*Input records:*
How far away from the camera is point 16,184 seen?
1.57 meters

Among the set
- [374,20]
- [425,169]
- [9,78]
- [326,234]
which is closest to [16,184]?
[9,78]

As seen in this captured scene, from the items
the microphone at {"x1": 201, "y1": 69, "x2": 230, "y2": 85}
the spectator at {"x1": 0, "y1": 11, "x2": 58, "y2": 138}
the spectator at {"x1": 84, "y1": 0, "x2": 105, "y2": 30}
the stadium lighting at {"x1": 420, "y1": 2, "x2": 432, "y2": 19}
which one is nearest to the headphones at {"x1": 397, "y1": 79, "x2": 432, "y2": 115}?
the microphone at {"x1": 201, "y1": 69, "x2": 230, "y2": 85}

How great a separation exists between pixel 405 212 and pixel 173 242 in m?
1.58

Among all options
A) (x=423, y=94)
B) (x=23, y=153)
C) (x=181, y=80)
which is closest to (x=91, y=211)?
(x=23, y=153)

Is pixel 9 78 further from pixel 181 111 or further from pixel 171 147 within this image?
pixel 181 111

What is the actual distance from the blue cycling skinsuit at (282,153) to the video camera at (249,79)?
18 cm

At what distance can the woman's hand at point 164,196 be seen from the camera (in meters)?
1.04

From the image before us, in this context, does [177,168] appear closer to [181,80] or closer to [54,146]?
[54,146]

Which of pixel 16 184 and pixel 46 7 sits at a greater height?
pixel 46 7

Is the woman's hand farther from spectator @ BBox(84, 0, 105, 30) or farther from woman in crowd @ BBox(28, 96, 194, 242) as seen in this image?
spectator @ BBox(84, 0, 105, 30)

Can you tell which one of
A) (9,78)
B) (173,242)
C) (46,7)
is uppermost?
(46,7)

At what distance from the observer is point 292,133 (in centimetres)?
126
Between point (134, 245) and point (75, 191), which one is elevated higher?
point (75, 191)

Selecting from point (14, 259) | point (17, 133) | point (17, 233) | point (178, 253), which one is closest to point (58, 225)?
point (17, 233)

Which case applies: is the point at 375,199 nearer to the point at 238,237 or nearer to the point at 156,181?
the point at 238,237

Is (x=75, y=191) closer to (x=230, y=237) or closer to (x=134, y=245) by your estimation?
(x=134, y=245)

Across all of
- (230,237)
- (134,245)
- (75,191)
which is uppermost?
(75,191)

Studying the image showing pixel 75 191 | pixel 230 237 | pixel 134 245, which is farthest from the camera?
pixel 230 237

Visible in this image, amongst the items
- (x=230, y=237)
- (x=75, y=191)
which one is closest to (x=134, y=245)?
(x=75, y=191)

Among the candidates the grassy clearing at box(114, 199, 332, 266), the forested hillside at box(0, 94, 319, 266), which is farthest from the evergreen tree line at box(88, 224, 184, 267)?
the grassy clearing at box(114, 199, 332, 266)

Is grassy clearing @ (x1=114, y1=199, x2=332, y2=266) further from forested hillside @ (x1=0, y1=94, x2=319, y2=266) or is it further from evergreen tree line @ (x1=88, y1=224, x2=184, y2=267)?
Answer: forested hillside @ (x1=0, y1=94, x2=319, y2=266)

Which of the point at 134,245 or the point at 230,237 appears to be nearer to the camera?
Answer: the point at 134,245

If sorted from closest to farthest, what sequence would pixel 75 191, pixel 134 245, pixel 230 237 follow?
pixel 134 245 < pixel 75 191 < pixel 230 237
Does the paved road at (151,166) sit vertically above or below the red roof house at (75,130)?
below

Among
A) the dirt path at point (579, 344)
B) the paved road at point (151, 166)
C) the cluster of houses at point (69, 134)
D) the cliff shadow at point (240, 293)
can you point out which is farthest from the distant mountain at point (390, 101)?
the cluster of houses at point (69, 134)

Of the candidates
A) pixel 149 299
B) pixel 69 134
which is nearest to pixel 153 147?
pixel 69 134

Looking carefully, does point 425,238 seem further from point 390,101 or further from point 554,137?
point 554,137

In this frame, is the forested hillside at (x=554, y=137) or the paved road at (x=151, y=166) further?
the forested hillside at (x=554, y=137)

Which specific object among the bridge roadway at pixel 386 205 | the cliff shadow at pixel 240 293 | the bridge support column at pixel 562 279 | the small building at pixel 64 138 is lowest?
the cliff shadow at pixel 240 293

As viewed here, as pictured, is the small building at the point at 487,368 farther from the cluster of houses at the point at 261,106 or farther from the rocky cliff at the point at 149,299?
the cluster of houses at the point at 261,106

*Work to complete:*
Copy out all of the data above line for line, without changing a single character.

*Exercise answer:*
How far away from the camera is point 16,184 seen?
1.57 meters

Among the set
- [374,20]
- [425,169]
- [9,78]
- [326,234]
which is closest to [16,184]?
[9,78]

As seen in this captured scene, from the items
the microphone at {"x1": 201, "y1": 69, "x2": 230, "y2": 85}
the spectator at {"x1": 0, "y1": 11, "x2": 58, "y2": 138}
the spectator at {"x1": 84, "y1": 0, "x2": 105, "y2": 30}
the stadium lighting at {"x1": 420, "y1": 2, "x2": 432, "y2": 19}
which one is nearest to the headphones at {"x1": 397, "y1": 79, "x2": 432, "y2": 115}?
the microphone at {"x1": 201, "y1": 69, "x2": 230, "y2": 85}

How great a separation exists between pixel 405 212 and pixel 173 242 in m?
1.58

Among all options
A) (x=423, y=94)
B) (x=23, y=153)
C) (x=181, y=80)
which is closest to (x=91, y=211)?
(x=23, y=153)

Is pixel 9 78 further from pixel 181 111 or further from pixel 171 147 within this image?
pixel 181 111

What is the actual distance from the blue cycling skinsuit at (282,153) to the video camera at (249,79)?
18 cm

At what distance can the woman's hand at point 164,196 be seen from the camera (in meters)?
1.04

From the image before us, in this context, does [177,168] appear closer to [181,80] or closer to [54,146]?
[54,146]

Which of pixel 16 184 and pixel 46 7 sits at a greater height?
pixel 46 7

Is the woman's hand farther from spectator @ BBox(84, 0, 105, 30) or farther from woman in crowd @ BBox(28, 96, 194, 242) as seen in this image?
spectator @ BBox(84, 0, 105, 30)

Can you tell which one of
A) (9,78)
B) (173,242)
C) (46,7)
is uppermost?
(46,7)

At what distance from the observer is point 292,133 (in centimetres)?
126
Between point (134, 245) and point (75, 191), which one is elevated higher?
point (75, 191)

Selecting from point (14, 259) | point (17, 133) | point (17, 233) | point (178, 253), which one is closest to point (58, 225)?
point (17, 233)

Which case applies: is the point at 375,199 nearer to the point at 238,237 or nearer to the point at 156,181?
the point at 238,237

Is (x=75, y=191) closer to (x=230, y=237) or closer to (x=134, y=245) by your estimation?
(x=134, y=245)

Across all of
- (230,237)
- (134,245)
- (75,191)
which is uppermost?
(75,191)

Studying the image showing pixel 75 191 | pixel 230 237 | pixel 134 245, which is farthest from the camera?
pixel 230 237

Visible in this image, amongst the items
- (x=230, y=237)
- (x=75, y=191)
which one is closest to (x=134, y=245)?
(x=75, y=191)

Among the candidates the grassy clearing at box(114, 199, 332, 266), the forested hillside at box(0, 94, 319, 266), which is farthest from the evergreen tree line at box(88, 224, 184, 267)?
the grassy clearing at box(114, 199, 332, 266)

Is grassy clearing @ (x1=114, y1=199, x2=332, y2=266) further from forested hillside @ (x1=0, y1=94, x2=319, y2=266) or is it further from evergreen tree line @ (x1=88, y1=224, x2=184, y2=267)?
Answer: forested hillside @ (x1=0, y1=94, x2=319, y2=266)

Which of the point at 134,245 or the point at 230,237 appears to be nearer to the camera?
Answer: the point at 134,245

If sorted from closest to farthest, what sequence would pixel 75 191, pixel 134 245, pixel 230 237 follow?
pixel 134 245 < pixel 75 191 < pixel 230 237
Does the paved road at (151,166) sit vertically above or below the red roof house at (75,130)?
below

Among
A) the dirt path at point (579, 344)
B) the paved road at point (151, 166)
C) the cluster of houses at point (69, 134)
D) the cliff shadow at point (240, 293)
can you point out which is farthest from the distant mountain at point (390, 101)?
the cluster of houses at point (69, 134)

Of the candidates
A) pixel 149 299
B) pixel 69 134
which is nearest to pixel 153 147?
pixel 69 134

Looking carefully, does point 425,238 seem further from point 390,101 or further from point 554,137?
point 554,137

In this frame, is the forested hillside at (x=554, y=137) or the paved road at (x=151, y=166) further?
the forested hillside at (x=554, y=137)

Which specific object among the bridge roadway at pixel 386 205 | the cliff shadow at pixel 240 293 | the bridge support column at pixel 562 279 | the small building at pixel 64 138 is lowest?
the cliff shadow at pixel 240 293

As viewed here, as pictured, is the small building at the point at 487,368 farther from the cluster of houses at the point at 261,106 or farther from the rocky cliff at the point at 149,299?
the cluster of houses at the point at 261,106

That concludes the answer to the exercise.